Hacker Newsnew | past | comments | ask | show | jobs | submitlogin

You're wrong. Mathematically. Here's why.

When you throw a coin 100 times, each sequence you get is equally likely. However. You can look at properties of the sequence which are more likely to be one way than the other. For instance, it's more likely that the number of heads and tails are about equal than not. The reason is that there are more sequences, in general, where that is true, than those where heads or tails strongly prevail.

With the right property, you can make statements such as: This sequence is statistically likelier to be human made than random.

One such property is for instance the number of changes from heads to tails, or vice versa. In expectation, random sequences change heads to tails about 50% of all flips. For humans, the expectation is much higher. Hence, if you compare two sequences where one has 51% changes and one 63%, it is mathematically (/statistically) accurate to say that the latter one is likelier human made.



Your point doesnt refute OPs argument. Your final statement "you can say the latter is more likely random" is not the same as "you can say this sequence is not random". I think lots of people (especially programmers) who know about true RNG vs expectations of RNG might intentionally put in strings of same numbers, or not include the full set, because we know its what often happens during plain RNG. It isnt clear what the goal of the sequence is, hence the confusion in the comments.

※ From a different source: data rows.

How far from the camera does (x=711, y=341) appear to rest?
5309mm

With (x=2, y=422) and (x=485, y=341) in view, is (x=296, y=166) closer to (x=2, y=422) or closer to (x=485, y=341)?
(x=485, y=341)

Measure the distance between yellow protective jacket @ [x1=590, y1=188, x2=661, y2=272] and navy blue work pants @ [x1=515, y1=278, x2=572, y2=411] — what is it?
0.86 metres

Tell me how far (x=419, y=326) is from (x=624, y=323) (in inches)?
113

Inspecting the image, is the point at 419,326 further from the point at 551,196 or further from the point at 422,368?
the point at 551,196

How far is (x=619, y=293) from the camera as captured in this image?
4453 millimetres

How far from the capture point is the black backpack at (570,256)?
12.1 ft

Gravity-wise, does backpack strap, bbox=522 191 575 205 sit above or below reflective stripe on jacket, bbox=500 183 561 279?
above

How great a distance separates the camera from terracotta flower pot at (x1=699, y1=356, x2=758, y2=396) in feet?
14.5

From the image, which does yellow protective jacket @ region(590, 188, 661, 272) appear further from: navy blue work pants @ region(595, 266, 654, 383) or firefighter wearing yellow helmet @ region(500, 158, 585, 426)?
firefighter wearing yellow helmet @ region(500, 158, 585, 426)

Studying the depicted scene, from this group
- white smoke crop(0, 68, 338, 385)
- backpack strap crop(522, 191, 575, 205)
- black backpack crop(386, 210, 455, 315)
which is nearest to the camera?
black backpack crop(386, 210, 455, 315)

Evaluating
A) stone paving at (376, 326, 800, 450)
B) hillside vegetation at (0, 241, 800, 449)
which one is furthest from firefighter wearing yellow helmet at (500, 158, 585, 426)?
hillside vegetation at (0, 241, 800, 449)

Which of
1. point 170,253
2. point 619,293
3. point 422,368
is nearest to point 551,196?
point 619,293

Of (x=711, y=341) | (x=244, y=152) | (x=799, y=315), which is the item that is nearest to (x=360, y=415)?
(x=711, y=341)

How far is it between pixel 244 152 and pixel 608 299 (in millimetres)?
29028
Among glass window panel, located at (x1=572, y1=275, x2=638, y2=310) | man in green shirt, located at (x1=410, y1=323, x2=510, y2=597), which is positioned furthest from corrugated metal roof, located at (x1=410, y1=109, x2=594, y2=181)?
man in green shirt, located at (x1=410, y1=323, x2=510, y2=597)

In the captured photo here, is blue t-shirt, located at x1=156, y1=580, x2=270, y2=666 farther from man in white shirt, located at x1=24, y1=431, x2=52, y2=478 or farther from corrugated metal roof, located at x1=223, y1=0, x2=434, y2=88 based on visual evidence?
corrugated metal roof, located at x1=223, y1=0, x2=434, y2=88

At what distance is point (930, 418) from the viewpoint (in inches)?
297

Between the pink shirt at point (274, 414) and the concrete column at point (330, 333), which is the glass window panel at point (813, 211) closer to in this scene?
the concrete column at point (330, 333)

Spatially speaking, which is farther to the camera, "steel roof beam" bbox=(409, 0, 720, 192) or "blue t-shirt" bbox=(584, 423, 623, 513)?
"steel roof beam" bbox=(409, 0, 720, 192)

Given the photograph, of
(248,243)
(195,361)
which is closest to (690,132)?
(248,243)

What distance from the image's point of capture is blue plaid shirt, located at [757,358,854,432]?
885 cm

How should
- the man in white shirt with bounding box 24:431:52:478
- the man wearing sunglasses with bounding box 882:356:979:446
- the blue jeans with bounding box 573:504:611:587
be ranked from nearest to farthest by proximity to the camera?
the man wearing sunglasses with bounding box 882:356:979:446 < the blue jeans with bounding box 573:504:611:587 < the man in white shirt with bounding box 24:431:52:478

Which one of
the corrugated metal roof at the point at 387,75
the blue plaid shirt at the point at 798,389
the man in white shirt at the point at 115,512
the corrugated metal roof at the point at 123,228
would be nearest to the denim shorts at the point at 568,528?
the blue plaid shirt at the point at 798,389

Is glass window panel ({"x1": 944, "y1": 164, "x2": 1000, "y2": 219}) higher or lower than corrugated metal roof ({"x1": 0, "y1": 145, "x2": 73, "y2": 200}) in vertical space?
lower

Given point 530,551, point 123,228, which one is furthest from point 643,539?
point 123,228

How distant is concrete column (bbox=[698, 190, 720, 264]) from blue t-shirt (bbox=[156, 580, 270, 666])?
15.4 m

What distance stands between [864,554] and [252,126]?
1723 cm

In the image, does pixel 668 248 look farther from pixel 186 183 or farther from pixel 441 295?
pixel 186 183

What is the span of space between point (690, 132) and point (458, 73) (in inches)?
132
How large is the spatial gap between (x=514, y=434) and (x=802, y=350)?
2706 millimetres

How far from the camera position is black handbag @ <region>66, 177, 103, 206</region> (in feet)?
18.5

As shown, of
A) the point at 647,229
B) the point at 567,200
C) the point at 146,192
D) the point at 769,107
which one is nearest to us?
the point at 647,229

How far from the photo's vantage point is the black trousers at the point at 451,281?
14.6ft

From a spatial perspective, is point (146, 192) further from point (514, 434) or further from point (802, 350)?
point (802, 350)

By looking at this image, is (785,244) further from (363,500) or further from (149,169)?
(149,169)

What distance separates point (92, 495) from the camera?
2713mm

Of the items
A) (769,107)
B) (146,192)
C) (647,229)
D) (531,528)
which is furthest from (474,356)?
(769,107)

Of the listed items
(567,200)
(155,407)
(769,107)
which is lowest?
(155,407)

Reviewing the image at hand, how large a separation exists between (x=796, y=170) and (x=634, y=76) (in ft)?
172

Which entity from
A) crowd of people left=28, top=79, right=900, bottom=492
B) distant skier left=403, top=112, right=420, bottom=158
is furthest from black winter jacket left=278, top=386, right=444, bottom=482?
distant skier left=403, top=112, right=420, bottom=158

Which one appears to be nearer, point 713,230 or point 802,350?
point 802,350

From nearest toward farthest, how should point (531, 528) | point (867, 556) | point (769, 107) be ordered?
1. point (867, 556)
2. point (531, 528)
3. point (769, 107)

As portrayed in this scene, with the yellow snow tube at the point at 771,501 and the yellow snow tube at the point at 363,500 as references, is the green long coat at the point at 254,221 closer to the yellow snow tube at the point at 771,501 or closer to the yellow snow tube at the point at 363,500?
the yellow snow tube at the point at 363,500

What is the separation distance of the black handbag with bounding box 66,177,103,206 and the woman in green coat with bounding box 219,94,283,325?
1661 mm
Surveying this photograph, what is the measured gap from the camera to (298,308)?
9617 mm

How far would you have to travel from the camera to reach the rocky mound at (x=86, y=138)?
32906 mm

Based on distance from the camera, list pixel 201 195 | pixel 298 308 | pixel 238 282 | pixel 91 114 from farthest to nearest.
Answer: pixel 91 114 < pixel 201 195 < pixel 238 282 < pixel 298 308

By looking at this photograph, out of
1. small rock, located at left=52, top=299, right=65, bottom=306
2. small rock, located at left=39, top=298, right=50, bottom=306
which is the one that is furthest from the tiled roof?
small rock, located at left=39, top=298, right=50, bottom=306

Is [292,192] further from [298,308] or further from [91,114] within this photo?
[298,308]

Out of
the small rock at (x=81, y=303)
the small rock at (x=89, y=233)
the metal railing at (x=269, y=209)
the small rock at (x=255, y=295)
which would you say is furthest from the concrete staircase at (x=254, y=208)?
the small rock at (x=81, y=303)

Exactly, and their "good" dice roll sequence, 3 1 5 6 2 6 3 4 4 1 contained the full set which should only happen ~1/4 of the time for 10 rolls. It also contained no number more than twice, which should happen < 7% of the time. This looks to me like they purposely tried to make this sequence look like their idea of "random".

I'm curious about how they scored this section because my overall age was reported to be 60+ with the sequence 2 1 5 2 6 2 2 4 6 6.


I also scored 60+ (actual age is in my 30s). I had similar thoughts and also did things like not use up all the numbers and repeat numbers more than twice exactly because I've looked at a lot of random number sequences in my life and I was trying to make it look like one of those.


> I've looked at a lot of random number sequences in my life and I was trying to make it look like one of those.

This is perhaps the difference between pseudo and statistically random. No idea which of those the study or the experiment is trying to validate btw.

And IIRC, interestingly they write that human capacity to create random numbers declines 25+. I can imagine that the older we are the more we look for something to make our decisions look more random based on what we've learned so far - more time, there was more time to look at more random number sequences - and the less random the outcome will be.


> And IIRC, interestingly they write that human capacity to create random numbers declines 25+. I can imagine that the older we are the more we look for something to make our decisions look more random based on what we've learned so far - more time, there was more time to look at more random number sequences - and the less random the outcome will be.

This is what they are testing, and at least based on the data they've got so far, it looks like it increases up to 25-ish and then stays pretty flat.

Another possibly interesting observation is that their preliminary data set (just eyeballing it, but) looks to have gotten

1) a flatter response

2) generally, less random responses

Which leads me to wonder if the live stats have been skewed more random as there might be some correlation between "interested in this sort of thing" and "has some idea what a random distribution ought to look like," and possibly this knowledge doesn't go away with age.


> This is what they are testing

(human capacity to create random numbers declines 25+)

Not really; what they're testing is what kinds of response differently-aged people give to their question. So it's important what the question actually is; and it's important if the question might, for example, seem to older people to be a waste of their time.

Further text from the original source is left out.